══ Material to process

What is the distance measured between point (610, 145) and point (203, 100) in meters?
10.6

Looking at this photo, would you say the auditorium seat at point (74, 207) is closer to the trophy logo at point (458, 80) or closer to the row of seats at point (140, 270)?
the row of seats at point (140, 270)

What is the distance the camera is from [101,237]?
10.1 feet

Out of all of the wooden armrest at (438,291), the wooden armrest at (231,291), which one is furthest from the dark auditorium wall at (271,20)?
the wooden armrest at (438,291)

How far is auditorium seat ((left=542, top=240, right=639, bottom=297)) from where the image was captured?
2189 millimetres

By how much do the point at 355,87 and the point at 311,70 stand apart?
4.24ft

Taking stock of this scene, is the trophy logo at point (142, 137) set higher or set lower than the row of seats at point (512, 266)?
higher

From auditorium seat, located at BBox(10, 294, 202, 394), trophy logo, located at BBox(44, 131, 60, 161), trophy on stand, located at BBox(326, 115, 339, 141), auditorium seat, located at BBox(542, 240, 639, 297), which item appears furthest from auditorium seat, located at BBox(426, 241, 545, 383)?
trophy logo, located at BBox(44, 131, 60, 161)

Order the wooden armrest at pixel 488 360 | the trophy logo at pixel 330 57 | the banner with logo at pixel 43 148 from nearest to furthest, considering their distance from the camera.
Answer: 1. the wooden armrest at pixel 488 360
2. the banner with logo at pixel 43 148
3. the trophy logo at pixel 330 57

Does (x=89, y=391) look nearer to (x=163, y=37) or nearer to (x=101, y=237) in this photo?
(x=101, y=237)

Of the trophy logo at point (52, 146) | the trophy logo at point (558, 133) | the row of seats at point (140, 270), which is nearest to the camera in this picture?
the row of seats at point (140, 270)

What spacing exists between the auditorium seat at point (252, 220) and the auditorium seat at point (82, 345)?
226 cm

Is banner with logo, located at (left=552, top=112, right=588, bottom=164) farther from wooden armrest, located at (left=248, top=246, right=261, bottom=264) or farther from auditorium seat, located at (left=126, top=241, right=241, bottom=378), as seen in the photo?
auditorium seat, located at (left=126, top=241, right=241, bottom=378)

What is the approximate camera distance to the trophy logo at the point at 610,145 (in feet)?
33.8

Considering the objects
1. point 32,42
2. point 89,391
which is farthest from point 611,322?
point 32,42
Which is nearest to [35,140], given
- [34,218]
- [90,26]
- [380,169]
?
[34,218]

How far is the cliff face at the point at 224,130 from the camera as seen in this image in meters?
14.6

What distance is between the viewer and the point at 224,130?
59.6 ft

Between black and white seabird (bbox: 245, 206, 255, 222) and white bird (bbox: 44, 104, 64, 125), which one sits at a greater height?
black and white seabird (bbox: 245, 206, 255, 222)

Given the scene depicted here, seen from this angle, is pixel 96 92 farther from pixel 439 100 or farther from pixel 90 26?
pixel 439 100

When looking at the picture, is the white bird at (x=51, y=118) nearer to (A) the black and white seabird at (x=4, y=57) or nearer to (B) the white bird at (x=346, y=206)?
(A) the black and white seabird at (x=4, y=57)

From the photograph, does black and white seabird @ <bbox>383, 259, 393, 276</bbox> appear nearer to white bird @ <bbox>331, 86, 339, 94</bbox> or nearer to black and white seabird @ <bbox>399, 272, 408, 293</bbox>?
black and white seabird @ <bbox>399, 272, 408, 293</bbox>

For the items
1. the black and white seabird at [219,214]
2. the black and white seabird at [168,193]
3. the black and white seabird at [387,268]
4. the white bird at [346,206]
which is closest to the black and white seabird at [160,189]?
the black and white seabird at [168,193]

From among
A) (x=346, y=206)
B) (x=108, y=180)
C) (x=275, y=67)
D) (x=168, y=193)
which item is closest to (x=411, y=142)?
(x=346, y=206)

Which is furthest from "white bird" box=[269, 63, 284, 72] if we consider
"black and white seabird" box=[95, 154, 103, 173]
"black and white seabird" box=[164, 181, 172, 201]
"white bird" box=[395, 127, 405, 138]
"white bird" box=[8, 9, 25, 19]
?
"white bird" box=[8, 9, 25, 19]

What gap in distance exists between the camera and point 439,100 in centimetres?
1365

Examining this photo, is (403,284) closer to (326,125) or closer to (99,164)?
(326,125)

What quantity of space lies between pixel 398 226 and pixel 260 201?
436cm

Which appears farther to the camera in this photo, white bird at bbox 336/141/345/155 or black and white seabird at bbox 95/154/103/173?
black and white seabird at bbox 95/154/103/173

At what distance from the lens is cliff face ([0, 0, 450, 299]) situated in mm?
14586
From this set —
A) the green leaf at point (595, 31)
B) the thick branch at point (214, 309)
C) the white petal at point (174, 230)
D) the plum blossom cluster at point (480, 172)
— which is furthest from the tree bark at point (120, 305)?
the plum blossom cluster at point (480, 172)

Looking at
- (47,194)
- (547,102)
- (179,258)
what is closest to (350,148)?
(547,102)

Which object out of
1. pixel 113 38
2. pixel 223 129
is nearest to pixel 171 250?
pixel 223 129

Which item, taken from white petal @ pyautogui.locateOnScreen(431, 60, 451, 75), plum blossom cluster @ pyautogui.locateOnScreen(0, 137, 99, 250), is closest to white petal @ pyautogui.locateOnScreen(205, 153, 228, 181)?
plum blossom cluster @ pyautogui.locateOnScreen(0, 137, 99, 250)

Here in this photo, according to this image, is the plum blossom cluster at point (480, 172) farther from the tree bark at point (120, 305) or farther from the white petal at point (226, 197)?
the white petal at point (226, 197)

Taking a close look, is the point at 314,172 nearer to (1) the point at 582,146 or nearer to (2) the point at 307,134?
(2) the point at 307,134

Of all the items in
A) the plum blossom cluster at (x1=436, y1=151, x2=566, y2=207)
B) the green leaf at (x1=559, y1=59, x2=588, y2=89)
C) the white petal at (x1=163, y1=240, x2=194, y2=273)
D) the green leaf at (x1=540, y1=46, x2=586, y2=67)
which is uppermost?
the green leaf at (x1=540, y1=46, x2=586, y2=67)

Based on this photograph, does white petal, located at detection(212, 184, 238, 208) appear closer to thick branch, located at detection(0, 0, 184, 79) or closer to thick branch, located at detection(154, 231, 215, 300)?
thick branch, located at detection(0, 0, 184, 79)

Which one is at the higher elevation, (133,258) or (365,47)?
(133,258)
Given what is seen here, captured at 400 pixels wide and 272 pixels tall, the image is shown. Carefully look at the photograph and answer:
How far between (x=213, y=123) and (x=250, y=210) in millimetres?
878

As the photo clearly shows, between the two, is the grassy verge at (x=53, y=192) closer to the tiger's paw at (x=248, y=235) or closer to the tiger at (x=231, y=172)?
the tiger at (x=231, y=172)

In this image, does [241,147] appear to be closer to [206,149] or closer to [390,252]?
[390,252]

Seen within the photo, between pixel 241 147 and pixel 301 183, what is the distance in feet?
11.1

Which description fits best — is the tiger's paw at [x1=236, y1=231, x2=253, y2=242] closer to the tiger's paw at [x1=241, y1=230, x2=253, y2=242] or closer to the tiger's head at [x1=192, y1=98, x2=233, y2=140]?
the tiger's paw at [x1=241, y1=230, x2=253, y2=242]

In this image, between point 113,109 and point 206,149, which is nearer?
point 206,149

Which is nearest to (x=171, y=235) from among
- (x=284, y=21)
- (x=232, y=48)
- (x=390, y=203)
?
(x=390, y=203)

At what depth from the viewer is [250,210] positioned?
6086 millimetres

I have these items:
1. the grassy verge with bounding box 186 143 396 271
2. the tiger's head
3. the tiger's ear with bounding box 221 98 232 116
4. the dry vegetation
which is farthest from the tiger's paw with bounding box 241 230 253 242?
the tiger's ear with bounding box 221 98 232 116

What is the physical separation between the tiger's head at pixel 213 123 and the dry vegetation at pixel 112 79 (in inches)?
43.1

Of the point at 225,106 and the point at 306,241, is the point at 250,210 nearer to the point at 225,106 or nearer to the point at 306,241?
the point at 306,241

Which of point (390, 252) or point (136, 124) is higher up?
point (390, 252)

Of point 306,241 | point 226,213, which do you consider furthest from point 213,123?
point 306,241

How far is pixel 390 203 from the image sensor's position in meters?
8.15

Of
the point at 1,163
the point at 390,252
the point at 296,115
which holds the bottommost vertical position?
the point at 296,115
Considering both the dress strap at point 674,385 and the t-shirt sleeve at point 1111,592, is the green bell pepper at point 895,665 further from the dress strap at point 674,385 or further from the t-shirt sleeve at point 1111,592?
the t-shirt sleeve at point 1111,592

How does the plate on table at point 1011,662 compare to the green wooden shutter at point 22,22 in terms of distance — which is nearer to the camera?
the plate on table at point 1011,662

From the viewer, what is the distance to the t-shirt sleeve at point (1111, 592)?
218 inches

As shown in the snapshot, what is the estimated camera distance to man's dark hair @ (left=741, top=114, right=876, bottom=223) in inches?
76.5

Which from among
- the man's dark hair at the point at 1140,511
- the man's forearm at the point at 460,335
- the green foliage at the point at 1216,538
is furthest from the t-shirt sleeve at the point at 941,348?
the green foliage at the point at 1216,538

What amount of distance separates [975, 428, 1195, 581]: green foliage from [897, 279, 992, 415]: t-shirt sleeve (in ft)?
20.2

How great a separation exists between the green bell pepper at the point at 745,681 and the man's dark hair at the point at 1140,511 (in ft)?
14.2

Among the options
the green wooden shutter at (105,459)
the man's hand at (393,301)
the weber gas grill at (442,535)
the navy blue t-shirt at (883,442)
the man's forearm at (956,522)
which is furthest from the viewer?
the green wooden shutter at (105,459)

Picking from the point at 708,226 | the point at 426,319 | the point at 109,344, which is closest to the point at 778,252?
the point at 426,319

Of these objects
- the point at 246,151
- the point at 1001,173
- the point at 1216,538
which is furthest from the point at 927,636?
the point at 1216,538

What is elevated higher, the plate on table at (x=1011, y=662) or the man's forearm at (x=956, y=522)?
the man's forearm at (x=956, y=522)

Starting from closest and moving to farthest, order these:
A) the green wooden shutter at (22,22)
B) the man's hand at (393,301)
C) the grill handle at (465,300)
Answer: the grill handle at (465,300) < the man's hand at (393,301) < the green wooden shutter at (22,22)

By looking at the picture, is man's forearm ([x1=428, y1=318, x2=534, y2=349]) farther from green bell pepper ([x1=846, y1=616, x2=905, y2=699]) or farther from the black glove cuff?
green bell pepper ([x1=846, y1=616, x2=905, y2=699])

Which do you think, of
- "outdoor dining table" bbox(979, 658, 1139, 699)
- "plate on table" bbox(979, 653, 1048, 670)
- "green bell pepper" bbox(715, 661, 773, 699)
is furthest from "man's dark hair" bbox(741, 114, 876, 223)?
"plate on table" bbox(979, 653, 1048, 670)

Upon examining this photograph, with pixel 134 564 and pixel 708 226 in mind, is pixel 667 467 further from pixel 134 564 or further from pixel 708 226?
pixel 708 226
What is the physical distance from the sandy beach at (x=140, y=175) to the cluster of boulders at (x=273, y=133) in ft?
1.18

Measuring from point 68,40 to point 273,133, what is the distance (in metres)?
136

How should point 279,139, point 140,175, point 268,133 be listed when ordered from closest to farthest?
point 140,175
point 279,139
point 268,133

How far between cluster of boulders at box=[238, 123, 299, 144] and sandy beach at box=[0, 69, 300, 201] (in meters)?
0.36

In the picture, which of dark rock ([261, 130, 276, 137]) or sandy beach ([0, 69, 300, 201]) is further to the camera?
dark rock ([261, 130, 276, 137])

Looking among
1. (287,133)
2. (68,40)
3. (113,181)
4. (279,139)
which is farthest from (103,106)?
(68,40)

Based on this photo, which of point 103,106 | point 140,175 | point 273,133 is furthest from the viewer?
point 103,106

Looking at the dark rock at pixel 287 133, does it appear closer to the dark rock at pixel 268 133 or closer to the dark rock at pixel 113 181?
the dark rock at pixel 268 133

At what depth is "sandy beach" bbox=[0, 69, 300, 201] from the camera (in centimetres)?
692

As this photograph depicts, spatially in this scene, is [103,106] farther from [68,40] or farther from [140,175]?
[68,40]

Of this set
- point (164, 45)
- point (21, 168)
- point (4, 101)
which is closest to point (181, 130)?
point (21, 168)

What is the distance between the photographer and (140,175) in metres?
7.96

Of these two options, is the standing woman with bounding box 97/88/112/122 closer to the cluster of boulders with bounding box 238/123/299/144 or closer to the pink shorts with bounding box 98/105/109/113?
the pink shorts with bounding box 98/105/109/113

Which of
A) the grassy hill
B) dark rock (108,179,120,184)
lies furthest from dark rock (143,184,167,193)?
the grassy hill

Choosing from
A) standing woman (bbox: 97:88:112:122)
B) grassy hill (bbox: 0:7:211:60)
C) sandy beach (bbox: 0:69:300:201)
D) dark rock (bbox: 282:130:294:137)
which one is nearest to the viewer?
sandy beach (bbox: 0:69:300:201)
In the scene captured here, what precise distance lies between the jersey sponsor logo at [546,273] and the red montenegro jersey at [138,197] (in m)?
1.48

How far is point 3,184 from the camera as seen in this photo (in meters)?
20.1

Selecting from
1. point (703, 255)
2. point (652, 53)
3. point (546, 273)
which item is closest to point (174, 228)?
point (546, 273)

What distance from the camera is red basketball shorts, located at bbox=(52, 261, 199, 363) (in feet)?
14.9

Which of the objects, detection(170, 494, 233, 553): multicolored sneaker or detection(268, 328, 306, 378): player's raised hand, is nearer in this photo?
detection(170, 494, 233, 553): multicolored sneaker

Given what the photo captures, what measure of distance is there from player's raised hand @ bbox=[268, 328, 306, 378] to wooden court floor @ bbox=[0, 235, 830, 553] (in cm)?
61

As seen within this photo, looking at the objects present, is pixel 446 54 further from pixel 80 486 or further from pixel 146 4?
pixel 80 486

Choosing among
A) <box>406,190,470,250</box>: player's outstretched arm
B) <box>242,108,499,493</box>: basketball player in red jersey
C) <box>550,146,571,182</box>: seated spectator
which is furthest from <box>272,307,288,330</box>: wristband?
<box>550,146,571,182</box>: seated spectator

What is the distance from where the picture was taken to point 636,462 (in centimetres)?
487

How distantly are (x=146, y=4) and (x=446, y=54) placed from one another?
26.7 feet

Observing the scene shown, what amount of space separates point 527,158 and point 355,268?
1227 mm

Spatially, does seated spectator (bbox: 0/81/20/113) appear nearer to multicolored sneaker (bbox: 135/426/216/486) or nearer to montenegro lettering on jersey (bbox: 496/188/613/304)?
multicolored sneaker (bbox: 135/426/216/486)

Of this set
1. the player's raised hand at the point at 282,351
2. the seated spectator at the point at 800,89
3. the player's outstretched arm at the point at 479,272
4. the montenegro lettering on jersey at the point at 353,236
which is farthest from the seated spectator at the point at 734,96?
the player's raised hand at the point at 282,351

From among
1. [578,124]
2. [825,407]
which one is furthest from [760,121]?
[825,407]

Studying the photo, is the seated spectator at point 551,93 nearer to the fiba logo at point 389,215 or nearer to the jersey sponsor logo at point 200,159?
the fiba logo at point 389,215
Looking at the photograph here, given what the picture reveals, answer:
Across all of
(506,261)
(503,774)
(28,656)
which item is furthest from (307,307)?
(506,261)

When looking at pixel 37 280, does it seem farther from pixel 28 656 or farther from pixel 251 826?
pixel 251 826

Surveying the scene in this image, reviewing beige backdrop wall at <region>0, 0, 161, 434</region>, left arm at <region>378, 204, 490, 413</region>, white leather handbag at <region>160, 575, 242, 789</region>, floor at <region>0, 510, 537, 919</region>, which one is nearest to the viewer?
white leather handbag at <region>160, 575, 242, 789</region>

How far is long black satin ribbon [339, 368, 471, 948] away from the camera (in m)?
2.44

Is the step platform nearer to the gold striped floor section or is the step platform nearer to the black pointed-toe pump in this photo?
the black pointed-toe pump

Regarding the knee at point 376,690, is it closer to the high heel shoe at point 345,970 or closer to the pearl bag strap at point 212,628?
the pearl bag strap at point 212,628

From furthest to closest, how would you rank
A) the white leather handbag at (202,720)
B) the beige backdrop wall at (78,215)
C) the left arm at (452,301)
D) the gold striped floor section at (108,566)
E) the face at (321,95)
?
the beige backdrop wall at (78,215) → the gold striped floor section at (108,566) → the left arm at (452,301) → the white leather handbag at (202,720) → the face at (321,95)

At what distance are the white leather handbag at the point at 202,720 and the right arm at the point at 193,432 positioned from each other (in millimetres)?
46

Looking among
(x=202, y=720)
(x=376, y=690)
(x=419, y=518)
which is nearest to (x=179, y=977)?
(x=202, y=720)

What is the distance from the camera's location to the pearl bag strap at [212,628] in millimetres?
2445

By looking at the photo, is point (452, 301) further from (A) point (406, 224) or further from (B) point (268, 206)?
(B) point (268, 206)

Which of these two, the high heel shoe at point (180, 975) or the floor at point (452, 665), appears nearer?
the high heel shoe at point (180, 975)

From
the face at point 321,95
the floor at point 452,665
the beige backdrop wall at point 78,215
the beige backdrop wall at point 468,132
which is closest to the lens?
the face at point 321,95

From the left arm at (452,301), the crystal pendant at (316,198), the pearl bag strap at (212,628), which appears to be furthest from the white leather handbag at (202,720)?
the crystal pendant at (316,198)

════

**Problem to solve**
Beginning with the line that contains "Which of these", quote each line exactly through the last line of the entries above, and nothing beyond them.

**Final result**
Which of these two, the high heel shoe at point (180, 975) or the floor at point (452, 665), appears nearer?
the high heel shoe at point (180, 975)

From
the face at point 321,95
the floor at point 452,665
the beige backdrop wall at point 78,215
the beige backdrop wall at point 468,132
which is closest to the lens?
the face at point 321,95

From the left arm at (452,301), the crystal pendant at (316,198), the pearl bag strap at (212,628), which appears to be furthest from the white leather handbag at (202,720)?
the crystal pendant at (316,198)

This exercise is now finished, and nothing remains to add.